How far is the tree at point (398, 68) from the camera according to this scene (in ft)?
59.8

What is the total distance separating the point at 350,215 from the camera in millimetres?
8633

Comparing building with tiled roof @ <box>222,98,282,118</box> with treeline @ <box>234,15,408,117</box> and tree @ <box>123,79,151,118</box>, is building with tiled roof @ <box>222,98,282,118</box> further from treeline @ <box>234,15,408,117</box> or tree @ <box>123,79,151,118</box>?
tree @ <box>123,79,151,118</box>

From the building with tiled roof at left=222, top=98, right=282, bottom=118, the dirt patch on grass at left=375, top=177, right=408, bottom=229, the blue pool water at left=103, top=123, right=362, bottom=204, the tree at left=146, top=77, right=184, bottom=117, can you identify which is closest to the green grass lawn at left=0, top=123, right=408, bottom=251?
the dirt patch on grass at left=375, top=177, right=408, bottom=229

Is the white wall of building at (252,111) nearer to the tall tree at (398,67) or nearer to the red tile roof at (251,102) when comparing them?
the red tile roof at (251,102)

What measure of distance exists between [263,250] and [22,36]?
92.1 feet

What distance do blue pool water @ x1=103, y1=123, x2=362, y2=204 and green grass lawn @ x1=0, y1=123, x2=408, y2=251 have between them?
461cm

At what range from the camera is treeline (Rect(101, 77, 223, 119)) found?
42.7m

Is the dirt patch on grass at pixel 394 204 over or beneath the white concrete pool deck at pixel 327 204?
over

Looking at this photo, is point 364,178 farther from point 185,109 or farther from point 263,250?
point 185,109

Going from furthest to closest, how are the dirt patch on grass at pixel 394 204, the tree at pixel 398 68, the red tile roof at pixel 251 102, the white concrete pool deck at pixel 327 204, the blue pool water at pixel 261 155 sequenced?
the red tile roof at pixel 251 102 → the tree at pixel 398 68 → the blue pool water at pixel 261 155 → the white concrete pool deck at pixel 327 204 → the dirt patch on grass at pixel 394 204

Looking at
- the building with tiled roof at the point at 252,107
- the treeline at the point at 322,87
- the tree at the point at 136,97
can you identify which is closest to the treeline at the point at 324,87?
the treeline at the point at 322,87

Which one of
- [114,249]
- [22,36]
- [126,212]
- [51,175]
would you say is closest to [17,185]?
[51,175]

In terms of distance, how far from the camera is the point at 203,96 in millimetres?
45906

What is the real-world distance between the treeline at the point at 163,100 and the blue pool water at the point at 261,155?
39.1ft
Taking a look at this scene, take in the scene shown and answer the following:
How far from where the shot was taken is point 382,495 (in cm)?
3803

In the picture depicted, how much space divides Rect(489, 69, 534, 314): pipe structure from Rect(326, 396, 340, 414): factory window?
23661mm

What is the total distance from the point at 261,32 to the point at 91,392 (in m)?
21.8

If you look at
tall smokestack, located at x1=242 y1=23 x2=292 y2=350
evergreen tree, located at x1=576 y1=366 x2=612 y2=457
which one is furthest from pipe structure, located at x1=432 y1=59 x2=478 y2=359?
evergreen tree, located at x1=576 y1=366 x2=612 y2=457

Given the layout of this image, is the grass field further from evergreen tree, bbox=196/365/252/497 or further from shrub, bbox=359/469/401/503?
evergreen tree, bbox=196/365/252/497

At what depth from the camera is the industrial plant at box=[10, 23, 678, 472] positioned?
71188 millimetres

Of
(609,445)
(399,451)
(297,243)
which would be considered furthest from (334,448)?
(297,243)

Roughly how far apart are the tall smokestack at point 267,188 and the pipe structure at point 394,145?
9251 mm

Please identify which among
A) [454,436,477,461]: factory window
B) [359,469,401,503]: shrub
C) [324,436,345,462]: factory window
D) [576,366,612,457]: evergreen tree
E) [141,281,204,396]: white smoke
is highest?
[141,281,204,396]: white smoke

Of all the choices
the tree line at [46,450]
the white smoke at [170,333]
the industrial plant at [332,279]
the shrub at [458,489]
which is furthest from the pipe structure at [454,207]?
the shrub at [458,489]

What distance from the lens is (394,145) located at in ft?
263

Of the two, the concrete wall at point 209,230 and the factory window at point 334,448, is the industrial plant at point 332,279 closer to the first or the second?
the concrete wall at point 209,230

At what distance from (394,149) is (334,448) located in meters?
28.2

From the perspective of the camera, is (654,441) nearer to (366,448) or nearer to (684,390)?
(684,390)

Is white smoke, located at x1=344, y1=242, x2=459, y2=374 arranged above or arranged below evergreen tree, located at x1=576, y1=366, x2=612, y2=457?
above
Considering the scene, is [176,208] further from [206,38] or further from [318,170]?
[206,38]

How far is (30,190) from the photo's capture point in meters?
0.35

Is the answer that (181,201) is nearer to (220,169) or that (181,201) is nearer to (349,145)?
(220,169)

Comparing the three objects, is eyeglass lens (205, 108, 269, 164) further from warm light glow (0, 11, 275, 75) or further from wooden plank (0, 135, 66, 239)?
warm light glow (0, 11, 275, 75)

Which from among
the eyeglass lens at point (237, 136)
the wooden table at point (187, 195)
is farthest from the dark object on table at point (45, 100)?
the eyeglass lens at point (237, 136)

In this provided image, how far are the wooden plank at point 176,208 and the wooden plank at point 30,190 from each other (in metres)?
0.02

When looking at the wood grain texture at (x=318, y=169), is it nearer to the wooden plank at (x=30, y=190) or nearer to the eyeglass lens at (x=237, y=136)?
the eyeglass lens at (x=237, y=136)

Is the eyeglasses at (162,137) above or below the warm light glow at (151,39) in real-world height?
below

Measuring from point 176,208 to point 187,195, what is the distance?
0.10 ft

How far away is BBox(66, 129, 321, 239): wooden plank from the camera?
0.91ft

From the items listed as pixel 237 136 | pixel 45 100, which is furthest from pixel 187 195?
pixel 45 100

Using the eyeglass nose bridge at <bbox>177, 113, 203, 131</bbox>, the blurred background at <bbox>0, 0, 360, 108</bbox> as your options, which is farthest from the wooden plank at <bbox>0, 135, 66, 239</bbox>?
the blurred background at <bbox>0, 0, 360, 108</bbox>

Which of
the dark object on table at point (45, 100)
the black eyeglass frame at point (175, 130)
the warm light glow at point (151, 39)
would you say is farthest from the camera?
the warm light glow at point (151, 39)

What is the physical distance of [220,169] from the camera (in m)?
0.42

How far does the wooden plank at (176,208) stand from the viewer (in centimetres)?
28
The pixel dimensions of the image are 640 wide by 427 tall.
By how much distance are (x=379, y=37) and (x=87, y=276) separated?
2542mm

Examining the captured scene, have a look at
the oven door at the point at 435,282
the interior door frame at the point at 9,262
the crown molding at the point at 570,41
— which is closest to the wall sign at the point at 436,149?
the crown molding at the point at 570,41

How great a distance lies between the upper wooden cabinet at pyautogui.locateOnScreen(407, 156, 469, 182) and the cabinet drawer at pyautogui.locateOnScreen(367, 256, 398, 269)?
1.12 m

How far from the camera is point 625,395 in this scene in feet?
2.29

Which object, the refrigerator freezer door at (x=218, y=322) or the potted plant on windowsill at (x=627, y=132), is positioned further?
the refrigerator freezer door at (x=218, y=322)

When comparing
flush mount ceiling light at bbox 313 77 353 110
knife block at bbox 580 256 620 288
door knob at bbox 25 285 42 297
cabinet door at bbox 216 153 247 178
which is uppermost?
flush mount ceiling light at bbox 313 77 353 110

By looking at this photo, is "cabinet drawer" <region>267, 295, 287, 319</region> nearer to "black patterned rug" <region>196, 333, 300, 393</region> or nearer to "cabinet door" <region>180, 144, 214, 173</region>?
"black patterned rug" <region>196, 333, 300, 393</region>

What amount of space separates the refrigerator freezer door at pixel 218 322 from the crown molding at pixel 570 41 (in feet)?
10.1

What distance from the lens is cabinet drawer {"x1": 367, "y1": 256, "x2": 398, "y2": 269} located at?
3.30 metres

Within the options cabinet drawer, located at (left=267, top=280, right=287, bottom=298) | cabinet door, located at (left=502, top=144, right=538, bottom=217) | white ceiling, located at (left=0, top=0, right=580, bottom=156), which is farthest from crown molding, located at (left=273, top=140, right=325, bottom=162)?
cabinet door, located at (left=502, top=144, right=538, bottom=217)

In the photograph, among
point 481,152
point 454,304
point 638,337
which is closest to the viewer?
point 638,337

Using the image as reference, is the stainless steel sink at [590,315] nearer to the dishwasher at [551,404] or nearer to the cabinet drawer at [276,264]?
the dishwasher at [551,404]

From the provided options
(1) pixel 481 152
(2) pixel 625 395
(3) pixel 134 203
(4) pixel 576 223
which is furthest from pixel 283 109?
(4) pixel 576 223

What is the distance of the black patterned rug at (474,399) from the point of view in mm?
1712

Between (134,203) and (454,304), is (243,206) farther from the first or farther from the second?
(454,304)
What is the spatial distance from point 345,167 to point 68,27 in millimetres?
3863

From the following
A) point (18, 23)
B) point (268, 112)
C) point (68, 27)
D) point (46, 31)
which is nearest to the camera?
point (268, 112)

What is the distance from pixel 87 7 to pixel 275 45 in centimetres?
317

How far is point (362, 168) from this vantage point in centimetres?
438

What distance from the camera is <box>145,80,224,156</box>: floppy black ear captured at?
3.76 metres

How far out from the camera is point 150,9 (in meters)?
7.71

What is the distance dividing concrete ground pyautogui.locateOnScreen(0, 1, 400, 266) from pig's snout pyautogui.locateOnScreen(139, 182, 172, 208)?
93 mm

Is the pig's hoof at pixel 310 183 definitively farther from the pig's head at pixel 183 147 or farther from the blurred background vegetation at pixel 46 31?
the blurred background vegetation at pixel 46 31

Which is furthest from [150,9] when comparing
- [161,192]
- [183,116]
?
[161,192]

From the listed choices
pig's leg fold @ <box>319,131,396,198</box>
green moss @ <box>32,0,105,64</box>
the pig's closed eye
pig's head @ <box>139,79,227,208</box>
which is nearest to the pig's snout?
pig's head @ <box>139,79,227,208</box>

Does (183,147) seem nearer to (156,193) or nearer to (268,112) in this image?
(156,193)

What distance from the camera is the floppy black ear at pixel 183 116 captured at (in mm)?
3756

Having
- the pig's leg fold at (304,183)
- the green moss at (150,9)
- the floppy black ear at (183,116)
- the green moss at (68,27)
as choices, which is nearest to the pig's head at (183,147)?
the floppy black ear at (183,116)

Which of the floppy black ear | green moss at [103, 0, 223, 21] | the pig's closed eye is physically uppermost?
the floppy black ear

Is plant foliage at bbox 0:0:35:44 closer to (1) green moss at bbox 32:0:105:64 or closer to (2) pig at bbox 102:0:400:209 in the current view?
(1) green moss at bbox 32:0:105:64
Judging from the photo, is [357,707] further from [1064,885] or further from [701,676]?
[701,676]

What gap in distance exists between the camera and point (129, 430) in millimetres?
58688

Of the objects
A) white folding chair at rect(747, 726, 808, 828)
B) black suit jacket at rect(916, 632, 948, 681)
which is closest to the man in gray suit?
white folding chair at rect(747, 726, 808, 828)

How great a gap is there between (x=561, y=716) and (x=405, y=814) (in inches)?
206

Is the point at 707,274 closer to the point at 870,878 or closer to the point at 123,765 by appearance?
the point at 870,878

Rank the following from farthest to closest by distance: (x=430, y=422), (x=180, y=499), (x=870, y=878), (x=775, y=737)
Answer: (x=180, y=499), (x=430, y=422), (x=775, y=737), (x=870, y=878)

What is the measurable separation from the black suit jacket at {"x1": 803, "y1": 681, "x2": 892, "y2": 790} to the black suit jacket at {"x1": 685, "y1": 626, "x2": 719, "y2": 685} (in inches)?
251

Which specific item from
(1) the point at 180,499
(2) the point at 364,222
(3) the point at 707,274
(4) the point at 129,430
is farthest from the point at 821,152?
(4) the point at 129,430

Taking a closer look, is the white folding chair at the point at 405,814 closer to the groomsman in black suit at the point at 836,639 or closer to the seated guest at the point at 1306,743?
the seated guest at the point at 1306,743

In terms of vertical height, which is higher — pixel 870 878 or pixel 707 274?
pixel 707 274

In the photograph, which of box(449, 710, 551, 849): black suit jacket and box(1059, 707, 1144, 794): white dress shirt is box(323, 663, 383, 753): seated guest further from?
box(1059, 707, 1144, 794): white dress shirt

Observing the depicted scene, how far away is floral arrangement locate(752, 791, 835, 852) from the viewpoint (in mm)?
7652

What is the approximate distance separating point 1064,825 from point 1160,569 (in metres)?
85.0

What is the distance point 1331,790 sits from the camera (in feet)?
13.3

= = =

Your objective – Put the lines from the one containing "What distance from the lens is cabinet" through the one containing "3.30 metres" into a JSON list of strings, one string per line, with blank lines omitted.

Correct output –
[
  "What distance from the lens is cabinet drawer {\"x1\": 367, \"y1\": 256, \"x2\": 398, \"y2\": 269} located at?",
  "3.30 metres"
]